**Exercise requirements**:
A: Which actors does the article on the 1975 film The Naked Civil Servant say the movie stars?
B: Carry on the article about the 1975 film The Naked Civil Servant, picking up after its last sentence.

**Text**:
::::::::::

|The Naked Civil Servant|
|Based on||The Naked Civil Servant|
|Screenplay by||Philip Mackie|
|Directed by||Jack Gold|
|Music by||Carl Davis|
|Country of origin||United Kingdom|
|Executive producer||Verity Lambert|
|Running time||77 minutes|
|Production company||Euston Films for Thames|
|Original release||17 December 1975|
The Naked Civil Servant is a 1975 made-for-television biographical comedy-drama film directed by Jack Gold and produced by Verity Lambert. It was adapted for film by Philip Mackie, based on Quentin Crisp's 1968 book of the same name. The movie stars John Hurt, Patricia Hodge and John Rhys-Davies. It was originally broadcast on 17 December 1975 on the British channel ITV. In 1976, it was shown on the US channel WOR and later PBS when Thames Television and WOR-TV exchanged programming for one week. For his performance, Hurt won the BAFTA for Best Actor in 1976 and the production also won the 1976 Prix Italia. The title of the book and the film (naked civil servant), is derived from his time working as a nude model in a government-funded art school.

::::::::::

**Exercise data**:
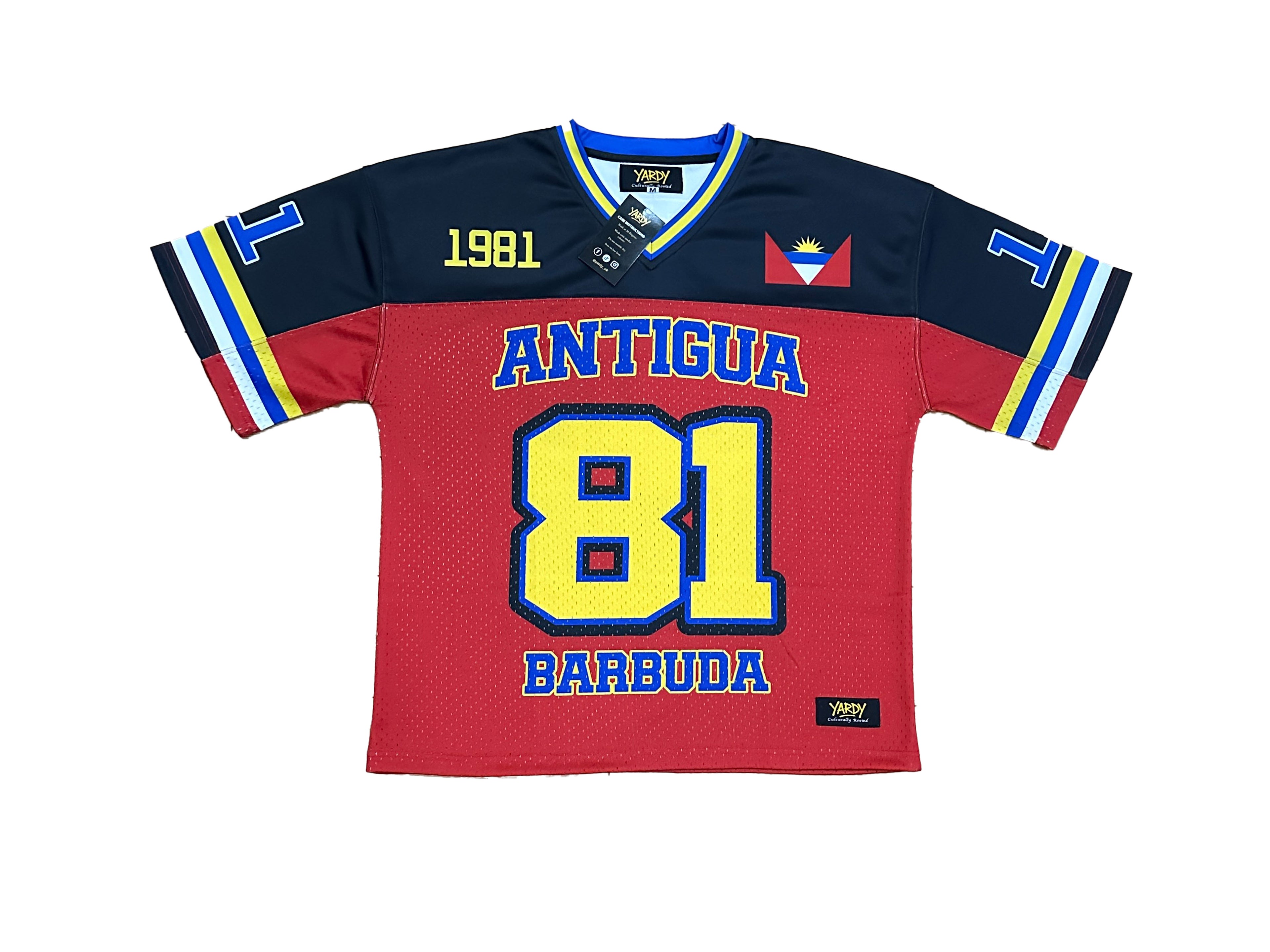ANTIGUA AND BARBUDA 🇦🇬 1981' MESH JERSEY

::::::::::

**Results in order**:
A: John Hurt, Patricia Hodge, John Rhys-Davies

B:
In 2000, the film was placed fourth in a poll by industry professionals to find the BFI TV 100 of the 20th century, and was the highest ITV production on the list. The film was released on DVD in 2005. In 2009, Hurt reprised the role of Quentin Crisp in An Englishman in New York, which covered the latter years of Crisp's life spent in Manhattan.
Quentin Crisp introduces the film, saying that the decision to find someone else to play him was right as they are bound to do it better than he does. He claims "any film, even the worst, is at least better than real life."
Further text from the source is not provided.